Here is the crazy part, this is post that reboot:
mount -t nfs
labstore1003.eqiad.wmnet:/dumps on /public/dumps type nfs (ro,noatime,vers=4,bg,hard,intr,sec=sys,proto=tcp,port=0,lookupcache=none,nofsc,addr=10.64.4.10,clientaddr=10.68.17.88)
cat /etc/fstab
labstore1003.eqiad.wmnet:/dumps /public/dumps nfs vers=4,bg,intr,sec=sys,proto=tcp,port=0,noatime,lookupcache=none,nofsc,ro,soft,timeo=300,retrans=3 0 0
...reboot....
mount -t nfs
labstore1003.eqiad.wmnet:/dumps on /public/dumps type nfs (ro,noatime,vers=4,bg,intr,sec=sys,proto=tcp,port=0,lookupcache=none,nofsc,soft,timeo=300,retrans=3,addr=10.64.4.10,clientaddr=10.68.17.88)
cat /etc/fstab
labstore1003.eqiad.wmnet:/dumps /public/dumps nfs vers=4,bg,intr,sec=sys,proto=tcp,port=0,noatime,lookupcache=none,nofsc,ro,soft,timeo=300,retrans=3 0 0
Ok went into tools-exec-1218 looking for the race condition and I think I confirmed it.
mount -t nfs
labstore1003.eqiad.wmnet:/dumps on /public/dumps type nfs (ro,noatime,vers=4,bg,hard,intr,sec=sys,proto=tcp,port=0,lookupcache=none,nofsc)

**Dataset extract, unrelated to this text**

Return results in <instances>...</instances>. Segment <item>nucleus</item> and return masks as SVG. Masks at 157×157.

so hard mount and puppet is hung.
fstab still says hard mode
labstore1003.eqiad.wmnet:/dumps /public/dumps nfs ro,vers=4,bg,hard,intr,sec=sys,proto=tcp,port=0,noatime,lookupcache=none,nofsc 0 0
i.e. the stale handler for /public/dumps is preventing puppet from running to update /etc/fstab, preventing the good state on reboot initially because the mounts happen before puppet is run.

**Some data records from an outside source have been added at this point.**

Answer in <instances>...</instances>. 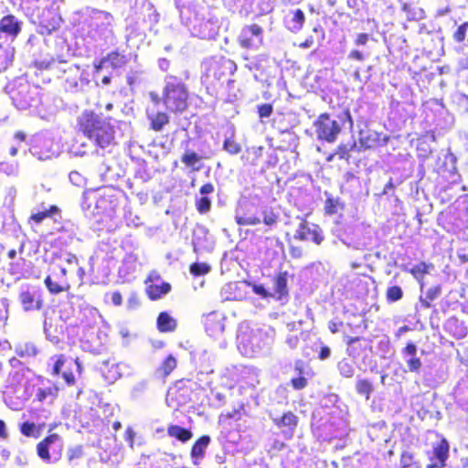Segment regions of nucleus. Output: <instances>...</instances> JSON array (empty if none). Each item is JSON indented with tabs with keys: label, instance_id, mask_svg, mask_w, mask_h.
<instances>
[{
	"label": "nucleus",
	"instance_id": "nucleus-1",
	"mask_svg": "<svg viewBox=\"0 0 468 468\" xmlns=\"http://www.w3.org/2000/svg\"><path fill=\"white\" fill-rule=\"evenodd\" d=\"M115 18L112 13L92 7L82 12L81 34L87 44L94 48H106L115 46Z\"/></svg>",
	"mask_w": 468,
	"mask_h": 468
},
{
	"label": "nucleus",
	"instance_id": "nucleus-2",
	"mask_svg": "<svg viewBox=\"0 0 468 468\" xmlns=\"http://www.w3.org/2000/svg\"><path fill=\"white\" fill-rule=\"evenodd\" d=\"M77 124L80 132L92 144L94 150L91 154L103 155L105 152L111 153L116 144L115 127L111 118L84 110L78 117Z\"/></svg>",
	"mask_w": 468,
	"mask_h": 468
},
{
	"label": "nucleus",
	"instance_id": "nucleus-3",
	"mask_svg": "<svg viewBox=\"0 0 468 468\" xmlns=\"http://www.w3.org/2000/svg\"><path fill=\"white\" fill-rule=\"evenodd\" d=\"M181 22L187 27L193 37L201 39H214L218 33V19L207 13L197 2L177 4Z\"/></svg>",
	"mask_w": 468,
	"mask_h": 468
},
{
	"label": "nucleus",
	"instance_id": "nucleus-4",
	"mask_svg": "<svg viewBox=\"0 0 468 468\" xmlns=\"http://www.w3.org/2000/svg\"><path fill=\"white\" fill-rule=\"evenodd\" d=\"M275 330L270 325L250 327L243 323L237 334V346L246 356H254L268 353L274 342Z\"/></svg>",
	"mask_w": 468,
	"mask_h": 468
},
{
	"label": "nucleus",
	"instance_id": "nucleus-5",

If I reboot, immediately force a puppet run and then reboot again I see things come back as advertised on /etc/fstab now:
labstore1003.eqiad.wmnet:/dumps on /public/dumps type nfs (ro,noatime,vers=4,bg,intr,sec=sys,proto=tcp,port=0,lookupcache=none,nofsc,soft,timeo=300,retrans=3,addr=10.64.4.10,clientaddr=10.68.18.19)
so these hosts in particular are ok now. I'm suspicious of something w/ delayed effect happening here. Let's see if this happens again but for now resolved.